Supplemental Figure S10: Investigation of RPF6 alleles in different accession with
defective processing of ccmC transcripts. (A) PCR analysis of the RPF6 alleles.
Amplification reactions were done with primer pairs (P64)At1g63130.H/(P9)RPF3_6Chimär.R2 (upper panel) and (P6-8)At1g63130.C/(P611)At1g63130kompl.R1 (lower panel). Locations of the oligonucleotides are given in Fig. S8.

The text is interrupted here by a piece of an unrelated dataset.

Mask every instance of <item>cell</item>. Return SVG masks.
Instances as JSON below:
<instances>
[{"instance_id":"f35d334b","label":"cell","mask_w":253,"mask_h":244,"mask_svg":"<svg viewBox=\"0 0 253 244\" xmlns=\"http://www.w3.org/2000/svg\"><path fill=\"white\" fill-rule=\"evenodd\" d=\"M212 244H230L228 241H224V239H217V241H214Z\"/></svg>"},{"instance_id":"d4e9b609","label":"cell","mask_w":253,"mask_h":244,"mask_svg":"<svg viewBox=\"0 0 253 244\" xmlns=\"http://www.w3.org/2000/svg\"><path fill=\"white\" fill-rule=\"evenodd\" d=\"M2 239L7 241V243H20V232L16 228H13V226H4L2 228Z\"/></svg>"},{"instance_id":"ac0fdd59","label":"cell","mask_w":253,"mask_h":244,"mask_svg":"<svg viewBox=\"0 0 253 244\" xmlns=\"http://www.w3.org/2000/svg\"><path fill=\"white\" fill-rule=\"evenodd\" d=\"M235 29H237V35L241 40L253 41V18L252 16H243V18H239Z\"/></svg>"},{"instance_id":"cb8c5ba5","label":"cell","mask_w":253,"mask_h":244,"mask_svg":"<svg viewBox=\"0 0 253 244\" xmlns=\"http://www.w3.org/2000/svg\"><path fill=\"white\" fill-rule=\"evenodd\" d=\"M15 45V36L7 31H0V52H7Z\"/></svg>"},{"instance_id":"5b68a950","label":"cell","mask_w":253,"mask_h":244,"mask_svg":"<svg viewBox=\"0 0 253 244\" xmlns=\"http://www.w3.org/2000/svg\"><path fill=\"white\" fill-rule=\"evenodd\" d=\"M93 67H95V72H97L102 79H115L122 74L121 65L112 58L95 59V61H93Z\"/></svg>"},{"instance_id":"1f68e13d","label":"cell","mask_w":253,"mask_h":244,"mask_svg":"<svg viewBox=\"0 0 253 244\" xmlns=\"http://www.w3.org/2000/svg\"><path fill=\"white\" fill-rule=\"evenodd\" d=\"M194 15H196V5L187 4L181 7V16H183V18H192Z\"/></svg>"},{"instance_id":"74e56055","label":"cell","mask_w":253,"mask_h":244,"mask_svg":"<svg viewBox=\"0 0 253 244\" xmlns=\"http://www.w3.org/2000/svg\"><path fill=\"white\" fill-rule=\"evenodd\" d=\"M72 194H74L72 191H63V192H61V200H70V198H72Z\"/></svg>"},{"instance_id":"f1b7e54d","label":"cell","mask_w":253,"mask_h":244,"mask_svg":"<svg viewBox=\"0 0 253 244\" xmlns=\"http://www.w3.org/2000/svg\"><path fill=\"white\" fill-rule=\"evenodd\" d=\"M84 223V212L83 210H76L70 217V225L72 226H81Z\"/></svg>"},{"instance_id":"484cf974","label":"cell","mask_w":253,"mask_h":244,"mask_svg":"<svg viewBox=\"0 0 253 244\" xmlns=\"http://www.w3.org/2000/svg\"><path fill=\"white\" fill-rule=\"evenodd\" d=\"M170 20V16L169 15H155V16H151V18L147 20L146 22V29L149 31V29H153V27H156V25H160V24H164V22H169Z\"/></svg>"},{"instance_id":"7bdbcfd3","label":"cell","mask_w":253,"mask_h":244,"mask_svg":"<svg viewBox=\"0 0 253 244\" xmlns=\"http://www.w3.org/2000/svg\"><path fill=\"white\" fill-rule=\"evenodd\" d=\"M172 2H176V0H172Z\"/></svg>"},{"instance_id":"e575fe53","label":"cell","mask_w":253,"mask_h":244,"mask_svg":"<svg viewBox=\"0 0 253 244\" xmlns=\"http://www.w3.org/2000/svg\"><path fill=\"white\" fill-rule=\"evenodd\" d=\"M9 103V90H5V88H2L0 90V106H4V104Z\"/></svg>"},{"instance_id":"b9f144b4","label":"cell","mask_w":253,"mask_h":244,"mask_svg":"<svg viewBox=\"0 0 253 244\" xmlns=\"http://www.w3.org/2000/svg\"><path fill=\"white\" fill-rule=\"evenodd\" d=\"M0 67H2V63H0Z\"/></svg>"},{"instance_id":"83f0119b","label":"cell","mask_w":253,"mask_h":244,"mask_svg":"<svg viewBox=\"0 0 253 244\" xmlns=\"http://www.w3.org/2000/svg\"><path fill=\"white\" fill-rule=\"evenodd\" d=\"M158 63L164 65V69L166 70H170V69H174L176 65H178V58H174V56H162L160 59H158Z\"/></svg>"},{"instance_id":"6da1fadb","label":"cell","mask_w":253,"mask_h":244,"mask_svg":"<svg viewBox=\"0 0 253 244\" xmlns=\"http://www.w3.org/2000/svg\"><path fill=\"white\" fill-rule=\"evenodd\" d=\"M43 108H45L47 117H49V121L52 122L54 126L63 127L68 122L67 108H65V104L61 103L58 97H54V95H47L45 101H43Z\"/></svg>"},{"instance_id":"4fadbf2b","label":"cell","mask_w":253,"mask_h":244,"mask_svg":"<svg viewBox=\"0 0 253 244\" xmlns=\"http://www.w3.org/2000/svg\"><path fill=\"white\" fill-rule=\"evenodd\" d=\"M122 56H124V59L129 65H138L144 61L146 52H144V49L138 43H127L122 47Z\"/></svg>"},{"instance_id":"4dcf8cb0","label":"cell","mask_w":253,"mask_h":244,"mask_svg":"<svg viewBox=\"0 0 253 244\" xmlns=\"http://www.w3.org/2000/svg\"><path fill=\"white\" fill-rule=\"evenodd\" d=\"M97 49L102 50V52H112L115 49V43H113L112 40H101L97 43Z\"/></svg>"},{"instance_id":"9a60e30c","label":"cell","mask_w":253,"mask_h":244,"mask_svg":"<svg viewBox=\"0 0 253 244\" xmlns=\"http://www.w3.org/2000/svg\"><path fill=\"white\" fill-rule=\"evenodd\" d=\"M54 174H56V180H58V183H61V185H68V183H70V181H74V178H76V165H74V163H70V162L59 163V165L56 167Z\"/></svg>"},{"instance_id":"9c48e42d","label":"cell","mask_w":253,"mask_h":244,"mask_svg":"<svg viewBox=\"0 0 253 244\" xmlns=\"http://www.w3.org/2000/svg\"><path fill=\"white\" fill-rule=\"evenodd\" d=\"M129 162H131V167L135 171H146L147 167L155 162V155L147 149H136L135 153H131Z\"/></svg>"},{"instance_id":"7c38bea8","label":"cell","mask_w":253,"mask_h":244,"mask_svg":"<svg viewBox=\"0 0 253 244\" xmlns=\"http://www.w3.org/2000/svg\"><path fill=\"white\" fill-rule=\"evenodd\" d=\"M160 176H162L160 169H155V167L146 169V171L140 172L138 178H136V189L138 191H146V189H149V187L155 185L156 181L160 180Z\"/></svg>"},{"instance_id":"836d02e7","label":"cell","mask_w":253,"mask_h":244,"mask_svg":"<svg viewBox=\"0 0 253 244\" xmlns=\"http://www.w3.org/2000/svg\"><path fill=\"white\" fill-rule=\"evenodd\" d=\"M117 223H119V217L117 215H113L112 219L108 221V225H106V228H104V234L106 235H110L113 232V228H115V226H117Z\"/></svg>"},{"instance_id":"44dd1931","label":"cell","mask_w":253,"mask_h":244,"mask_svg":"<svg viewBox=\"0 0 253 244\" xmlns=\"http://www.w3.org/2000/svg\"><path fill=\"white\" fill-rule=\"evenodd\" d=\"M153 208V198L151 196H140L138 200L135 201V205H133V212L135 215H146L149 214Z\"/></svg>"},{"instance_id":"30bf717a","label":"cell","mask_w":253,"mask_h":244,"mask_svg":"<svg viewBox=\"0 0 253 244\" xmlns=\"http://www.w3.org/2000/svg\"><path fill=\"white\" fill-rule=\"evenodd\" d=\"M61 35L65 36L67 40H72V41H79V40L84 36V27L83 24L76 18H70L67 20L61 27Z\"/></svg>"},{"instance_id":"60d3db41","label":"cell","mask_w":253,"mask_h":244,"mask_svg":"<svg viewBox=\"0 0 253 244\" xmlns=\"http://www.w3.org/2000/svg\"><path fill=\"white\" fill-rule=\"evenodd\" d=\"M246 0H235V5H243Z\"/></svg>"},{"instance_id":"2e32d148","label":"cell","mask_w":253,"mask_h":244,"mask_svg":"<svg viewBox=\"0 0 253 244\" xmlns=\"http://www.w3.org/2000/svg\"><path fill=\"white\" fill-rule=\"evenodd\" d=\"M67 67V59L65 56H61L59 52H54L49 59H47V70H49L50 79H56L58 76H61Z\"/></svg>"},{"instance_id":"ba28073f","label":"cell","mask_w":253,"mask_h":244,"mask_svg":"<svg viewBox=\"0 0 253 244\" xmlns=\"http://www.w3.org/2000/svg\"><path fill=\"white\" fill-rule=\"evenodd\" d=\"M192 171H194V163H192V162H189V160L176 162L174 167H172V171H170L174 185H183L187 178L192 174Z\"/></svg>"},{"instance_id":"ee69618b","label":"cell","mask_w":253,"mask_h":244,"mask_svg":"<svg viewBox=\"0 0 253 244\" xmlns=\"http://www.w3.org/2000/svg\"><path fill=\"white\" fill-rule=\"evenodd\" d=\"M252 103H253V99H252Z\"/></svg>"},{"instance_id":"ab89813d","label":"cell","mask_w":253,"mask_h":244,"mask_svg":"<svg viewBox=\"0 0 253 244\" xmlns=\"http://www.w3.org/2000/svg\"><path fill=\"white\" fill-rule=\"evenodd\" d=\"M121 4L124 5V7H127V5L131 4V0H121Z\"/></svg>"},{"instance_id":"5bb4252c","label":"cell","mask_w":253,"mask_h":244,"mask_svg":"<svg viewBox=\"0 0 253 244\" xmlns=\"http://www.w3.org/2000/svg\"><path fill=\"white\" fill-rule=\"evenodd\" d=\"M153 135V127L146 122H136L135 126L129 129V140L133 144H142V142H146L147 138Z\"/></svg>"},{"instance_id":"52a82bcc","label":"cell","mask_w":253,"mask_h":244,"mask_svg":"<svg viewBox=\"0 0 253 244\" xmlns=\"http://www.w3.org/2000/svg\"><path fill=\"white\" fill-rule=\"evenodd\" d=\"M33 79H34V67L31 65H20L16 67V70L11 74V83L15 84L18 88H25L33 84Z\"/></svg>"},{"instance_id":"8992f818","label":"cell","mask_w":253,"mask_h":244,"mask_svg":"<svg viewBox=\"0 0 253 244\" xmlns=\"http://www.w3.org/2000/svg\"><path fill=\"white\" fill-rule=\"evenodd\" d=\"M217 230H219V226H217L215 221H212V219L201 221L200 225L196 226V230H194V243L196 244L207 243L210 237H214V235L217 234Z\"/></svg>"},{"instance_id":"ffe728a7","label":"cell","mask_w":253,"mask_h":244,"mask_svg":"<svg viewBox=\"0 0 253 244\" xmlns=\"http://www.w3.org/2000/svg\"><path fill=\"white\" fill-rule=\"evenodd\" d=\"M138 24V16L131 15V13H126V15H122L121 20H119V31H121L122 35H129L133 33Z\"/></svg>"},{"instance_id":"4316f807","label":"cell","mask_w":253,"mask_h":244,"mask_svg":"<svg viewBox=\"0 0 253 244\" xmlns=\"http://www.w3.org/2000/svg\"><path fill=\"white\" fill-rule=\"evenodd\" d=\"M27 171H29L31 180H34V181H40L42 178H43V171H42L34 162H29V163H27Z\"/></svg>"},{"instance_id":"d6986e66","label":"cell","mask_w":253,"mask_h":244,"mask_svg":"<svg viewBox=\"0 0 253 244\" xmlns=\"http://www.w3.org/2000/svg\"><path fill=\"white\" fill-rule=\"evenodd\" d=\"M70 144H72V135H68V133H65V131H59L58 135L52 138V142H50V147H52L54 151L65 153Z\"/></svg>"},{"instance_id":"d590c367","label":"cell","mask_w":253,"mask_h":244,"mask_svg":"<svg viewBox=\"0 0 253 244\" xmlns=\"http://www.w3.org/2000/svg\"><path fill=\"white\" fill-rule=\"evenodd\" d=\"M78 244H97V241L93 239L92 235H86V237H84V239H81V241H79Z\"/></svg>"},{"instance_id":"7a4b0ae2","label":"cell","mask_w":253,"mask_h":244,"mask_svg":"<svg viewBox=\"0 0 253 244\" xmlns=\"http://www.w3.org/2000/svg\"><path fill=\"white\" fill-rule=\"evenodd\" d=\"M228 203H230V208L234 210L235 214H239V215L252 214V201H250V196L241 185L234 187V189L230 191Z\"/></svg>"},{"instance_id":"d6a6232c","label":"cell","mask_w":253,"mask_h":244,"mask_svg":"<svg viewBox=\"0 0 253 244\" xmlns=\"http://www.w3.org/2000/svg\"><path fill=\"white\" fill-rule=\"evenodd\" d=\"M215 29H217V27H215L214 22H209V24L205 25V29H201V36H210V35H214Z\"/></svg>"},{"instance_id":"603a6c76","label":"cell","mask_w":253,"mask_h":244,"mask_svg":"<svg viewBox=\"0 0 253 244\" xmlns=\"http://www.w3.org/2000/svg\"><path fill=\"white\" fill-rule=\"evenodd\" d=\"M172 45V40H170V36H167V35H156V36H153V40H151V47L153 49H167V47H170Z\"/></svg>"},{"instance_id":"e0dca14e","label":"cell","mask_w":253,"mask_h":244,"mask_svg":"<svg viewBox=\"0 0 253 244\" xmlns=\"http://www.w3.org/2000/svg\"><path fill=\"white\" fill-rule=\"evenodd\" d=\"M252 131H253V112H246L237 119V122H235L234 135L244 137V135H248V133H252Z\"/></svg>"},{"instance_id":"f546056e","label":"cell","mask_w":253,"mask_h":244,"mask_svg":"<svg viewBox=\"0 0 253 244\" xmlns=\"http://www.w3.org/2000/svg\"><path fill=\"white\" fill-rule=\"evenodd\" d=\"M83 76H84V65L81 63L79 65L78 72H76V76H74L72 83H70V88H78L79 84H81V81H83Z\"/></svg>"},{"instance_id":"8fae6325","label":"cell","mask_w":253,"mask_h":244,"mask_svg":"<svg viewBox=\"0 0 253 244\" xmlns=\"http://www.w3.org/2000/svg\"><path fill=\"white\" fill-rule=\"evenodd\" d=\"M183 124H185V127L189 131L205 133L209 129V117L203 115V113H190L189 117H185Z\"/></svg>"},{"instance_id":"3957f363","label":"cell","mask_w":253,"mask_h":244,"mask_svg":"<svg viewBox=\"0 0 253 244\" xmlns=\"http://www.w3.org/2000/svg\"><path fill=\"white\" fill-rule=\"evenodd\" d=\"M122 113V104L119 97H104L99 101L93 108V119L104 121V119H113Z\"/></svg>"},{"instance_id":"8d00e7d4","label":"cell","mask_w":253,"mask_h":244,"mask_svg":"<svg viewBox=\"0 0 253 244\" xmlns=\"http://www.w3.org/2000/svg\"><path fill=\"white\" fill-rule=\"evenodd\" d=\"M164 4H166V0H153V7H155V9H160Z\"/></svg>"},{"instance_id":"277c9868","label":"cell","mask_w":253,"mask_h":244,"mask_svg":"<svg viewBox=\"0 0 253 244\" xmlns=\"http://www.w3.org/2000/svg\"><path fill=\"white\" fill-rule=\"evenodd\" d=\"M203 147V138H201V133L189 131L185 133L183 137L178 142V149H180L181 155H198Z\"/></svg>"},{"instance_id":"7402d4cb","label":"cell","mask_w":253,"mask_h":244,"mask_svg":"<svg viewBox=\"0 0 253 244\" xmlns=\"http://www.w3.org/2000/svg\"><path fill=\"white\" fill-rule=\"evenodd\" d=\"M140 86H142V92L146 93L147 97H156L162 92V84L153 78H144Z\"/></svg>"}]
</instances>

Products expected for Col are 1,200 bp and 2,000 bp, respectively. (B) Semi qRT-PCR of
RPF6 mRNAs. The amounts of 200 bp cDNA products obtained with primer pair (P66)At1g63130.A/(P6-7)At1g63130.B indicate reduced transcript levels in accessions No-0 and
Rube and elevated levels in Ms-0.
Supplemental Figure S11: CR-RT-PCR analysis of F1 hybrids obtained by crossing the
ccmC maturation defective Col-type with C24-type accessions. (A) ccmC Col-type
accessions Lip-0 and Ta with the C24–type accessions Ms-0, Kas-1 and Rube or (B) crossing
the C24–type accessions Ms-0 and Rube with Col-type accessions Lip-0 and Ta. Prominent
products of 470 bp (A) and 380 bp (B) indicate the generation of mature ccmC transcripts.

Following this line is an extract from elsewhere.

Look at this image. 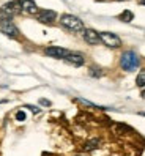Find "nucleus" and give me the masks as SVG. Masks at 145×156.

PCR was done with primers Atccb3-Mega5’nah and Atccb3-3.
Supplemental Fig. S12: RPF3/RPF6 composite proteins did not support ccmC mRNA
processing (A) Binding predictions of composite proteins RPF3N/6C combining the Nterminal part of RPF3 (grey) with the C-terminal part of RPF6 (black) and RPF6N/3C
combining the N-terminal part of RPF6 with the C-terminal part of RPF3. Binding is shown
for Col and C24 ccmC binding sites. (B) CR-RT-PCR analysis of No-0 and rpf3-1 plants (#1,
#2 or #4) transformed with different chimeric constructs (given above the image). None of
the chimeric construct restores ccmC processing. Control reactions are shown in the right.

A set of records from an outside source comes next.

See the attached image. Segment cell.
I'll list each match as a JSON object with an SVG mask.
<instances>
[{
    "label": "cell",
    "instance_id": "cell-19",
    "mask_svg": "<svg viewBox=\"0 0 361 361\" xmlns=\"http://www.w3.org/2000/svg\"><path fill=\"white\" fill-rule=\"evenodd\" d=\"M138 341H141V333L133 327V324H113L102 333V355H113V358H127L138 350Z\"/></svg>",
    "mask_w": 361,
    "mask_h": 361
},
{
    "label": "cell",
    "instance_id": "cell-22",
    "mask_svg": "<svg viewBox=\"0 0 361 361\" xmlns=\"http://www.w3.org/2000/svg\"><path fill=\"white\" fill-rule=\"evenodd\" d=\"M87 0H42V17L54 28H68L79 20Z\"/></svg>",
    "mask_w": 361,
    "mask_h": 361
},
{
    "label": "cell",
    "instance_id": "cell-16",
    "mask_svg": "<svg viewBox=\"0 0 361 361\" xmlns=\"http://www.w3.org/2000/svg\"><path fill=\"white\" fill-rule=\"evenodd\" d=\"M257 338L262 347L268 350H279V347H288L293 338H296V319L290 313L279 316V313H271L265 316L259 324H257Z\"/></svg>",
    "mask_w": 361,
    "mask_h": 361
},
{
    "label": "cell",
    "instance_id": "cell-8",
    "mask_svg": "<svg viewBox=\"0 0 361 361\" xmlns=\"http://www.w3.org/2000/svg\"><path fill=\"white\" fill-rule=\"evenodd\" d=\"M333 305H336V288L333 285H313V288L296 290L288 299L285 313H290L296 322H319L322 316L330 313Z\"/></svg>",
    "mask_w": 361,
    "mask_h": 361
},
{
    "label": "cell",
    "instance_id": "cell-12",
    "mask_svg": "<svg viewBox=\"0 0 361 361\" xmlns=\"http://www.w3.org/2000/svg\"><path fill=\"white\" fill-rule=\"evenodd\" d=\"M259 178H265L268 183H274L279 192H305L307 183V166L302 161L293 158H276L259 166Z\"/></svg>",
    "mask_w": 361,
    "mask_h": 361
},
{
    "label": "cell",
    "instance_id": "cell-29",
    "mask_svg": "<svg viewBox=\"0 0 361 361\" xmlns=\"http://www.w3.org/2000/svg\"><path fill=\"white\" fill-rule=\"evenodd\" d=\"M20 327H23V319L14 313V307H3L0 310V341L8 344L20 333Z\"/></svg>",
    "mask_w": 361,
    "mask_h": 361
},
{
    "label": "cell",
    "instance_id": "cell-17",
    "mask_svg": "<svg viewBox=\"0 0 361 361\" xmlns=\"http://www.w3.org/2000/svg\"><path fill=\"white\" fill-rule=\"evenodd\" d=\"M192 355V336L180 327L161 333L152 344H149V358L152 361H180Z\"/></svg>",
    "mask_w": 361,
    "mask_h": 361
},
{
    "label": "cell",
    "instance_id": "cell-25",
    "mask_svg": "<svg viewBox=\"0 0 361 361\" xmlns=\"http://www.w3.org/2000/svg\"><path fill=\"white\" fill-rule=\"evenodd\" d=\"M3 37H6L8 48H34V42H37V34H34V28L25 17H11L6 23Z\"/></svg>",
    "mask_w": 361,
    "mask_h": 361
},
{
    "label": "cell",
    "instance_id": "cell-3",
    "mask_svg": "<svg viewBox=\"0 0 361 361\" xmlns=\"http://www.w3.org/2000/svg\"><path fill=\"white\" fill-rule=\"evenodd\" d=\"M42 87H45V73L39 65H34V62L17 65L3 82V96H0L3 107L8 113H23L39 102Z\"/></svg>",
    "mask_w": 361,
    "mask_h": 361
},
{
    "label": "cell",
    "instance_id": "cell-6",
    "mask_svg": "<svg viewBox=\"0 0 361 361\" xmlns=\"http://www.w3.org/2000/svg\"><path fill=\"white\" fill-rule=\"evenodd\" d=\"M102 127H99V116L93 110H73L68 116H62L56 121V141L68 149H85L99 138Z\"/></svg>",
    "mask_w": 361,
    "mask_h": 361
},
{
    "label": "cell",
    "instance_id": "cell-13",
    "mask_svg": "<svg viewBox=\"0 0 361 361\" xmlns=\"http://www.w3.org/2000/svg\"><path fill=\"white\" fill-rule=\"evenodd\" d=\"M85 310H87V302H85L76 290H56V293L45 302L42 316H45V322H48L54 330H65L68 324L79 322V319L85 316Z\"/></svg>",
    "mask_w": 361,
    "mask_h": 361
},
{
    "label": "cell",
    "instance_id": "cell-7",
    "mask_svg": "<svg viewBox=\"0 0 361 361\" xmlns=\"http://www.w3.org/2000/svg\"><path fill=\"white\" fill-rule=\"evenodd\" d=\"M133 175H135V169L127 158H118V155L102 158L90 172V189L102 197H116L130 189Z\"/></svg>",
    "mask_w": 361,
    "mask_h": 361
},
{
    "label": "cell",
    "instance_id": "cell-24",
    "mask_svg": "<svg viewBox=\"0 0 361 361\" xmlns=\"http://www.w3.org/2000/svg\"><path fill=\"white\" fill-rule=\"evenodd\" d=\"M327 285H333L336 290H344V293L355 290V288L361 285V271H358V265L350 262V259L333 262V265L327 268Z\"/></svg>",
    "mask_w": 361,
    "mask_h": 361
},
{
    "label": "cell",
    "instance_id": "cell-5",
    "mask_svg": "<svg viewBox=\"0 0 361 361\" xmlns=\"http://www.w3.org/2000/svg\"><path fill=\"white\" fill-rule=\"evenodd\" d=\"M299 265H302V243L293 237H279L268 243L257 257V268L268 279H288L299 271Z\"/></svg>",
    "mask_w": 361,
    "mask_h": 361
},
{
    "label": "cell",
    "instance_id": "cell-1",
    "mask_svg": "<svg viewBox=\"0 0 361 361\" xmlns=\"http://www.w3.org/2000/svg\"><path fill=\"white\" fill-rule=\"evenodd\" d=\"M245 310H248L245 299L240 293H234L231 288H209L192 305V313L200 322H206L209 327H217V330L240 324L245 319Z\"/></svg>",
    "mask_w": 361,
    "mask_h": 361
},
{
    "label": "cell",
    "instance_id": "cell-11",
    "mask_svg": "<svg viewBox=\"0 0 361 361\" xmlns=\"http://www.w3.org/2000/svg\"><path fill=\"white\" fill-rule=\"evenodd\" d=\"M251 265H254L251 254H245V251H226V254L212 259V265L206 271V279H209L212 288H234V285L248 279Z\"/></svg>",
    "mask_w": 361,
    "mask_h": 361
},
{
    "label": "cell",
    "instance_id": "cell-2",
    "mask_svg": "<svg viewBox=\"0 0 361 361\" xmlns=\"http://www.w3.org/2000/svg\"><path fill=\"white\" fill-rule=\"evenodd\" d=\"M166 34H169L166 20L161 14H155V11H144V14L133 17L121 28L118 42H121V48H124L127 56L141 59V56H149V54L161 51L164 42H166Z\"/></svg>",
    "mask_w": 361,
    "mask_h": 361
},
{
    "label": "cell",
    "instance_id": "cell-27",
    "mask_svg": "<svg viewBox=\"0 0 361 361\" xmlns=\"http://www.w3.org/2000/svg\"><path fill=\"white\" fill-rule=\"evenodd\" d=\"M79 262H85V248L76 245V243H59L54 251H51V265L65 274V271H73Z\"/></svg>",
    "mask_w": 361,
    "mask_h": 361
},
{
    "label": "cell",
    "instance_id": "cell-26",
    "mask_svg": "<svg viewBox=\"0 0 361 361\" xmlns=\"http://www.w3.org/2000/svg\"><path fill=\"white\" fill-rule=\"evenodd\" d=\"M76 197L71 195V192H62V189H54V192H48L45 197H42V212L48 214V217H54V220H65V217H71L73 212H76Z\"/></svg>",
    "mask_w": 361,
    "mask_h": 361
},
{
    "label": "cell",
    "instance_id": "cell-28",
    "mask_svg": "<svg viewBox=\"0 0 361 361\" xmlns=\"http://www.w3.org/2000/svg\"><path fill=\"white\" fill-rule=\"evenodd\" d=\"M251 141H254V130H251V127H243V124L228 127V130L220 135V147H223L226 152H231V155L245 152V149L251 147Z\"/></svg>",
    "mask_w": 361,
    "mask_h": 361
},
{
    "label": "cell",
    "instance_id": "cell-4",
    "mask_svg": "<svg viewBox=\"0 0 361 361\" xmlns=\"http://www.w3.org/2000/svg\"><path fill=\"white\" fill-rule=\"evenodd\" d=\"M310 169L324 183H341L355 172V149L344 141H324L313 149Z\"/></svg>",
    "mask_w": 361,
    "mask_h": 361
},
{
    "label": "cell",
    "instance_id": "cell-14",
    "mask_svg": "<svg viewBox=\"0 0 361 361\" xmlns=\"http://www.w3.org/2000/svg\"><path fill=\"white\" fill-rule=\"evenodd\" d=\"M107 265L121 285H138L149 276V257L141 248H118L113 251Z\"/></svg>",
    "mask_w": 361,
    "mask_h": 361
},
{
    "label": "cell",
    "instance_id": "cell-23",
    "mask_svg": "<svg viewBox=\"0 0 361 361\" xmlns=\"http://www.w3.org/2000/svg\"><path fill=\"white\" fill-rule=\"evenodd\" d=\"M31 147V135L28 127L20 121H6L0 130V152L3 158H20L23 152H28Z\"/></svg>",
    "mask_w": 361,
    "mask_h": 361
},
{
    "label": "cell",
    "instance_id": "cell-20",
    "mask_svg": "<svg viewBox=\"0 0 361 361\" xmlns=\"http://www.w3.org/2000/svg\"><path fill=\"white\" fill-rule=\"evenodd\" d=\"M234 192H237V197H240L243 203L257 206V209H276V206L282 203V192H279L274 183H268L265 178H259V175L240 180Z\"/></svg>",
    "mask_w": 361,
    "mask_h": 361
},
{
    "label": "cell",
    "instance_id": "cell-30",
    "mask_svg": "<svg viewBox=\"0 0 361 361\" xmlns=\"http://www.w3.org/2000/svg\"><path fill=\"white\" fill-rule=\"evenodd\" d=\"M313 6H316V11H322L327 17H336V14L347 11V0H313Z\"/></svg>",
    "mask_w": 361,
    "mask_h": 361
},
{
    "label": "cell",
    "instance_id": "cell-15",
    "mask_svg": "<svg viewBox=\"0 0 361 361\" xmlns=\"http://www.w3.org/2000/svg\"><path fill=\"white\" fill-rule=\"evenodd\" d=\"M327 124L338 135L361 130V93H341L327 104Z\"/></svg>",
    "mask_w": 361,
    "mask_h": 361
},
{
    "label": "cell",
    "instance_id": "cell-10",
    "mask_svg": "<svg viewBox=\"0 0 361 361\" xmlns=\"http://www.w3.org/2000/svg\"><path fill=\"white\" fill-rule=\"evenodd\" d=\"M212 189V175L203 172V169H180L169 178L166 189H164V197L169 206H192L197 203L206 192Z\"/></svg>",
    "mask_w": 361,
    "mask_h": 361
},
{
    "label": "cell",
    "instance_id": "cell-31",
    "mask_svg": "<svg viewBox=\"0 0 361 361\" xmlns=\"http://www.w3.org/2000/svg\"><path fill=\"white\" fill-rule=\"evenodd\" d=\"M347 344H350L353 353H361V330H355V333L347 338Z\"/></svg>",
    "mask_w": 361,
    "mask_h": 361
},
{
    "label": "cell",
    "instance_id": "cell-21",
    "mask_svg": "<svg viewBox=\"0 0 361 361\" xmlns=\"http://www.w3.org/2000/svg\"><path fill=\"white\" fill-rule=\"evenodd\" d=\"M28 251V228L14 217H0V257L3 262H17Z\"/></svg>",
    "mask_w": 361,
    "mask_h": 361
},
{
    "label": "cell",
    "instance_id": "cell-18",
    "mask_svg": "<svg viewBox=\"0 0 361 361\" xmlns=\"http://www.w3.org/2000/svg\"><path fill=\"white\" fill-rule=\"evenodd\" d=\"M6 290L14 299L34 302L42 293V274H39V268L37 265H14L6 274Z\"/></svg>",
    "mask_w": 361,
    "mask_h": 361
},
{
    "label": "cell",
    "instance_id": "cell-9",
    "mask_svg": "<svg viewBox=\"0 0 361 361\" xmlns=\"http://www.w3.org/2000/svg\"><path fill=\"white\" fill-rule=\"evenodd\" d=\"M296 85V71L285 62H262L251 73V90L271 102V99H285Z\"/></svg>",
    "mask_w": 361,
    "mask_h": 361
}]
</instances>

Supplemental Table 1: Transcript phenotype and mitochondrial DNA genotype of the
ccmC gene in 51 Arabidopsis accessions. The ccmC phenotype was analyzed by a CR-RT-PCR
analysis. The ccmC genotype was analyzed by using a Kpn2I digestion of a PCR product
spanning the genotype discriminating region. Here all accessions showed either the C24 or
the Col specific pattern (see Fig.1B).
Supplemental Table S2: Genes analyzed in complementation tests in No-0. Several PPR
genes encoded in gene cluster on the lower arm of chromosome I are tested for their ability
to restore the ccmC 5‘ processing in No-0. The candidate genes including the 5’ and 3’
flanking regions where stably transformed into No-0. None of the here listed genes was able
to restore the ccmC 5’ processing in this accession.
Supplemental Table S3: Genomic markers.
Supplemental Table S4: Oligonucleotide sequences.
Supplemental Methods S1: Complementation tests.